#### Work instruction
Taking the listing below, restate word for word each line from the line with "Tanzania, site J02, 2012-10-05" to the line with "common name: thomson's gazelle", ends included, and stop there.
◆ ◆ ◆
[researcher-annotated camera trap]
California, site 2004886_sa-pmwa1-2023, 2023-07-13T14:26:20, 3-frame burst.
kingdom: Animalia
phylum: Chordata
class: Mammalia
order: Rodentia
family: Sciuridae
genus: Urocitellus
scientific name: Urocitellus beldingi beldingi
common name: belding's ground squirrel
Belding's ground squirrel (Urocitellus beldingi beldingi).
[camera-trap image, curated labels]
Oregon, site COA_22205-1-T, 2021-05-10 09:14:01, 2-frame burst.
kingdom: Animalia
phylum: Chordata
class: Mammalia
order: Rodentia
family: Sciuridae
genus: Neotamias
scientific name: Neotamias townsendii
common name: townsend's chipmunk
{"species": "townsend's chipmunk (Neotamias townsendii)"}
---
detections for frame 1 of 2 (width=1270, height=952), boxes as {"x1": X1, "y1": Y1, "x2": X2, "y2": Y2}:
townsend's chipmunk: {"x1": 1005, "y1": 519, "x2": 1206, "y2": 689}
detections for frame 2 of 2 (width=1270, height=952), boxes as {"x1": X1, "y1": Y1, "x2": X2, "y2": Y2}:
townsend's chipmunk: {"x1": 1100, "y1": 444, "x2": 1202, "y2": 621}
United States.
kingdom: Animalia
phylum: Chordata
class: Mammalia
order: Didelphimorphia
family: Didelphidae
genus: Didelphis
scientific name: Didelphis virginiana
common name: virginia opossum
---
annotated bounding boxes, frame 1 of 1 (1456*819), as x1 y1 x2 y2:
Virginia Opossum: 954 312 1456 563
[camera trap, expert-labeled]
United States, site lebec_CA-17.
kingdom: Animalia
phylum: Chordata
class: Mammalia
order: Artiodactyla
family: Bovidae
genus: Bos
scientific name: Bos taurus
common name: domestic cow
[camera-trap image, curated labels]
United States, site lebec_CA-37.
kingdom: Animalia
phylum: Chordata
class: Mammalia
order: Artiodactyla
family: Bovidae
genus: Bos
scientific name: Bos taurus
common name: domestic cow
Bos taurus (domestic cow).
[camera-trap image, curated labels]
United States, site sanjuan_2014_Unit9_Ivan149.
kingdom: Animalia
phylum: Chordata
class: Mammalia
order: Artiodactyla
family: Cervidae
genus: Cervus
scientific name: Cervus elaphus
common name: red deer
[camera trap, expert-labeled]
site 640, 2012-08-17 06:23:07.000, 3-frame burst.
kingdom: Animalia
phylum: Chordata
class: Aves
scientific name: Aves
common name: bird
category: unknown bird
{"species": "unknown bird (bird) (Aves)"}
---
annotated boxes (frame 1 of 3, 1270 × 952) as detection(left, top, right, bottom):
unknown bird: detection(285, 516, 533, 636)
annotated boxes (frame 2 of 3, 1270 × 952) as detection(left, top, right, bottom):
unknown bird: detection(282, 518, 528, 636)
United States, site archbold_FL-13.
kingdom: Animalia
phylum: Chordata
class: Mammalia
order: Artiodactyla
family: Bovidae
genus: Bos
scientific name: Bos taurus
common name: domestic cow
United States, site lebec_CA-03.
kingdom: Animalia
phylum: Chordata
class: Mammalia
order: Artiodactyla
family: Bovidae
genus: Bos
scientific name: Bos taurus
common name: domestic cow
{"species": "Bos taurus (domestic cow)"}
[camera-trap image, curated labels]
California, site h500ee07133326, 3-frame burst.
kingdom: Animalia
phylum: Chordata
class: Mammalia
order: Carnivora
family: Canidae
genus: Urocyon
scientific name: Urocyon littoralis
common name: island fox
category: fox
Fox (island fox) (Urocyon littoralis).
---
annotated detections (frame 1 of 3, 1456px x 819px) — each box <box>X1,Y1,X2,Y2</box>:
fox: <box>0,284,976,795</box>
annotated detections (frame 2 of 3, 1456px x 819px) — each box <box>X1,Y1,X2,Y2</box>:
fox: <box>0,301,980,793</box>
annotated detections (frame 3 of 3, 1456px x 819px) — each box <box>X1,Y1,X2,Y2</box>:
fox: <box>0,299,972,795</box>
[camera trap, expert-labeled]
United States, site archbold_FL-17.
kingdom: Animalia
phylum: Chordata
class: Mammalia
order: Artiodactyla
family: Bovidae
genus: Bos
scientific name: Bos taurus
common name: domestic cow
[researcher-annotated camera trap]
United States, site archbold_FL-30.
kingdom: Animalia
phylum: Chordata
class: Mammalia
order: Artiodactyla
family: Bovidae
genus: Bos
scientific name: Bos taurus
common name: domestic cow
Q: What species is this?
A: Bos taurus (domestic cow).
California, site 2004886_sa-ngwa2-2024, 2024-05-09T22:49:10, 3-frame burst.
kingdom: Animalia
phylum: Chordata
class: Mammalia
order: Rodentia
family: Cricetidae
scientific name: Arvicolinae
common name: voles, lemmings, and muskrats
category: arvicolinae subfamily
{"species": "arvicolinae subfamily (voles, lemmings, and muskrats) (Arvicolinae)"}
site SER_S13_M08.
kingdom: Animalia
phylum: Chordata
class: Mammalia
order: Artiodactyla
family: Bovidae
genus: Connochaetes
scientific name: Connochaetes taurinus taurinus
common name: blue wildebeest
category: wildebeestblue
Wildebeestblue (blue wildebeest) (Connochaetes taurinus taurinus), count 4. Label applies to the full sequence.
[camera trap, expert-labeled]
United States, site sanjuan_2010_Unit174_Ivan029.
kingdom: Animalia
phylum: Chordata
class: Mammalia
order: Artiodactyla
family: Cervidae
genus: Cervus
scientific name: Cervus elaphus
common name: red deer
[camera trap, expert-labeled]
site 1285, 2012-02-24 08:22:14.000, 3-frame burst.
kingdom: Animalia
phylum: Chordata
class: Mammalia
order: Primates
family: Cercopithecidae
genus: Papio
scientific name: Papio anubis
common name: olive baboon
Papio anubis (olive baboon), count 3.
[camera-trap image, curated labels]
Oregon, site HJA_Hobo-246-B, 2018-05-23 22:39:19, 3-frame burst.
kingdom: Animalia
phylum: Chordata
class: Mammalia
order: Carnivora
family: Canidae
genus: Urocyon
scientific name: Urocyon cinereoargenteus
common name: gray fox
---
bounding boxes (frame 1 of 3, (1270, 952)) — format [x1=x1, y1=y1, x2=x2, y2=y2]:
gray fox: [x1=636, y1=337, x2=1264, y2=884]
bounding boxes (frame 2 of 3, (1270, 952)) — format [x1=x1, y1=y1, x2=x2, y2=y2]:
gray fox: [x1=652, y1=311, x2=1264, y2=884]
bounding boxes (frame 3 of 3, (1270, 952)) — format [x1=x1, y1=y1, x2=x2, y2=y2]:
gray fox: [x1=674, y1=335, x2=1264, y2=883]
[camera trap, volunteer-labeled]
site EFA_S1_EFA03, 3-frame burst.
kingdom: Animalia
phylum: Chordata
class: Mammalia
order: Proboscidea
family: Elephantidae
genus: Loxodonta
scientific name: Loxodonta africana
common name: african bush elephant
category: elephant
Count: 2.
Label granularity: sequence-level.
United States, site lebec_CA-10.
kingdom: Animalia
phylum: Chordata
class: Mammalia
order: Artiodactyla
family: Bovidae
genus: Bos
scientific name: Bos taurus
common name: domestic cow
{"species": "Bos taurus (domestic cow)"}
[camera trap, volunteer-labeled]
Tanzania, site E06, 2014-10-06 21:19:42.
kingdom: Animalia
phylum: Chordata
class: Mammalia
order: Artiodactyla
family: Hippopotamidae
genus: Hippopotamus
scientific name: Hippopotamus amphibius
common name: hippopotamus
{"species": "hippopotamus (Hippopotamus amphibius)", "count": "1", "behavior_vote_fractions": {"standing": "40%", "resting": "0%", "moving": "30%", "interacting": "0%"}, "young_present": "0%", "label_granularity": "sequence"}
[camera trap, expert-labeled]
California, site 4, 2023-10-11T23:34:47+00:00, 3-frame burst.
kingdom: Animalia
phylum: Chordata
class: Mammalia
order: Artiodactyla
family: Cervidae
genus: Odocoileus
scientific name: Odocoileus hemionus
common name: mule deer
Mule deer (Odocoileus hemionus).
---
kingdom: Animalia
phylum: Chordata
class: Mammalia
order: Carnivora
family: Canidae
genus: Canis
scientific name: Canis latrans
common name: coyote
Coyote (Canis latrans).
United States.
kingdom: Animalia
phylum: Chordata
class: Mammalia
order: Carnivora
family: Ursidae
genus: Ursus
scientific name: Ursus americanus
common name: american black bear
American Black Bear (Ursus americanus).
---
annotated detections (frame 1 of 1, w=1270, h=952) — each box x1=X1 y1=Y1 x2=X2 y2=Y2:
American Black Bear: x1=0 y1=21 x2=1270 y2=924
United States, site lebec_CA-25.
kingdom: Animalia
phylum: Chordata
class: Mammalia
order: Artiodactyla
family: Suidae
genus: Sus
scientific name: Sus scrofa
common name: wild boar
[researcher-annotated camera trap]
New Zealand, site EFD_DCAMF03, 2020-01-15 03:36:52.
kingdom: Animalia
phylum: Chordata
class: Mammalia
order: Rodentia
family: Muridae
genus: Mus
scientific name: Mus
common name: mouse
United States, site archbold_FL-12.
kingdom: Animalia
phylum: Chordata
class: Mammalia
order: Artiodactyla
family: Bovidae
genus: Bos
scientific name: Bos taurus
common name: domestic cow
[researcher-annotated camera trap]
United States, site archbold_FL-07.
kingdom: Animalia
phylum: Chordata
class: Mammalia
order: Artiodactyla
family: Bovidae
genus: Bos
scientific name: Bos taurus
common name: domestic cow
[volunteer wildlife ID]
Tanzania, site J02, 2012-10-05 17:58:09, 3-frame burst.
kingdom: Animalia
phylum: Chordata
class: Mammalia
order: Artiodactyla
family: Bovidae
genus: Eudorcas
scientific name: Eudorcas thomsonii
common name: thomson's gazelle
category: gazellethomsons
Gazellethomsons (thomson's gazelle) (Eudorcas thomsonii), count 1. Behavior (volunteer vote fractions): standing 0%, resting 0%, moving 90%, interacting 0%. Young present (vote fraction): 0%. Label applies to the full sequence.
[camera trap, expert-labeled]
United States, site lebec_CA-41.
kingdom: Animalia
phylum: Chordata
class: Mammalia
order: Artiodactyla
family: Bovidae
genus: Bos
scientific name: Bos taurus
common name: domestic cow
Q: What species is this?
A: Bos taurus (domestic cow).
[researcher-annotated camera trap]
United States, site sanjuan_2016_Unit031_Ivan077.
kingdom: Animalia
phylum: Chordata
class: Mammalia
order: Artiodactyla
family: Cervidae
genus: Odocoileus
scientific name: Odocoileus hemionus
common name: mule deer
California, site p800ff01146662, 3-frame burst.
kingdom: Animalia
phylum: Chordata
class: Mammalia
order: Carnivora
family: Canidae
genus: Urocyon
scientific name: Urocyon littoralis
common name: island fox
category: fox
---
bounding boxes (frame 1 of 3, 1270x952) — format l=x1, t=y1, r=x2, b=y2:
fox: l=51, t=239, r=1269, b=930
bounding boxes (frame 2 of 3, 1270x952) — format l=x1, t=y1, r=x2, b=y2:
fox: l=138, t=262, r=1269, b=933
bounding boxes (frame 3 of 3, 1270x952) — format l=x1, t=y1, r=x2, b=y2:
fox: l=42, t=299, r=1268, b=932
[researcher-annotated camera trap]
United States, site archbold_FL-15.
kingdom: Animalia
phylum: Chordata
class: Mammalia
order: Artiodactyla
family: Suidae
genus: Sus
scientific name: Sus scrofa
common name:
◆ ◆ ◆
#### Exercise answer
Tanzania, site J02, 2012-10-05 17:58:09, 3-frame burst.
kingdom: Animalia
phylum: Chordata
class: Mammalia
order: Artiodactyla
family: Bovidae
genus: Eudorcas
scientific name: Eudorcas thomsonii
common name: thomson's gazelle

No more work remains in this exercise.